### Requirement
Exact retyping of the data: please keep every word and drop each picture.

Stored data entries
★ ★ ★

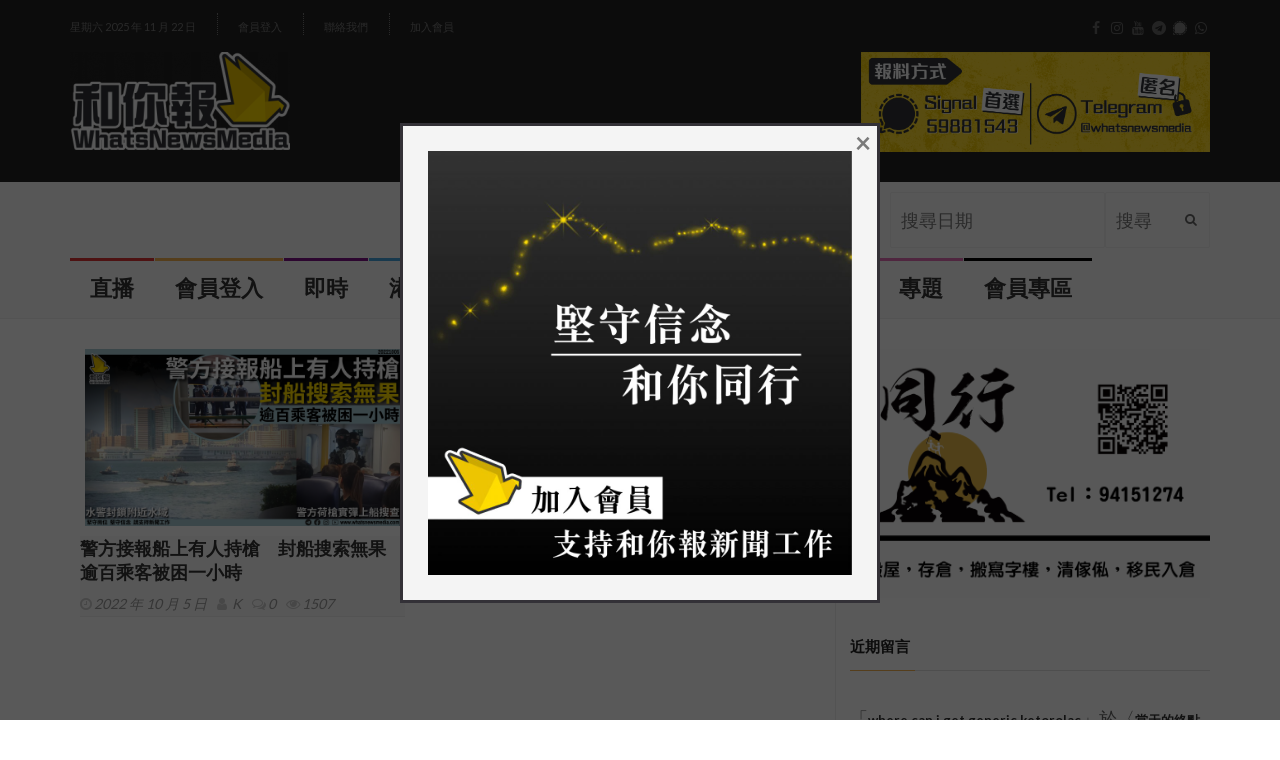

--- FILE ---
content_type: text/html; charset=utf-8
request_url: https://www.google.com/recaptcha/api2/aframe
body_size: 266
content:
<!DOCTYPE HTML><html><head><meta http-equiv="content-type" content="text/html; charset=UTF-8"></head><body><script nonce="bgGTNjUYdibVFWuJelvt5g">/** Anti-fraud and anti-abuse applications only. See google.com/recaptcha */ try{var clients={'sodar':'https://pagead2.googlesyndication.com/pagead/sodar?'};window.addEventListener("message",function(a){try{if(a.source===window.parent){var b=JSON.parse(a.data);var c=clients[b['id']];if(c){var d=document.createElement('img');d.src=c+b['params']+'&rc='+(localStorage.getItem("rc::a")?sessionStorage.getItem("rc::b"):"");window.document.body.appendChild(d);sessionStorage.setItem("rc::e",parseInt(sessionStorage.getItem("rc::e")||0)+1);localStorage.setItem("rc::h",'1763768341771');}}}catch(b){}});window.parent.postMessage("_grecaptcha_ready", "*");}catch(b){}</script></body></html>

★ ★ ★

### Expected answer
--- FILE ---
content_type: text/html; charset=utf-8
request_url: https://www.google.com/recaptcha/api2/aframe
body_size: 266
content:
<!DOCTYPE HTML><html><head><meta http-equiv="content-type" content="text/html; charset=UTF-8"></head><body><script nonce="bgGTNjUYdibVFWuJelvt5g">/** Anti-fraud and anti-abuse applications only. See google.com/recaptcha */ try{var clients={'sodar':'https://pagead2.googlesyndication.com/pagead/sodar?'};window.addEventListener("message",function(a){try{if(a.source===window.parent){var b=JSON.parse(a.data);var c=clients[b['id']];if(c){var d=document.createElement('img');d.src=c+b['params']+'&rc='+(localStorage.getItem("rc::a")?sessionStorage.getItem("rc::b"):"");window.document.body.appendChild(d);sessionStorage.setItem("rc::e",parseInt(sessionStorage.getItem("rc::e")||0)+1);localStorage.setItem("rc::h",'1763768341771');}}}catch(b){}});window.parent.postMessage("_grecaptcha_ready", "*");}catch(b){}</script></body></html>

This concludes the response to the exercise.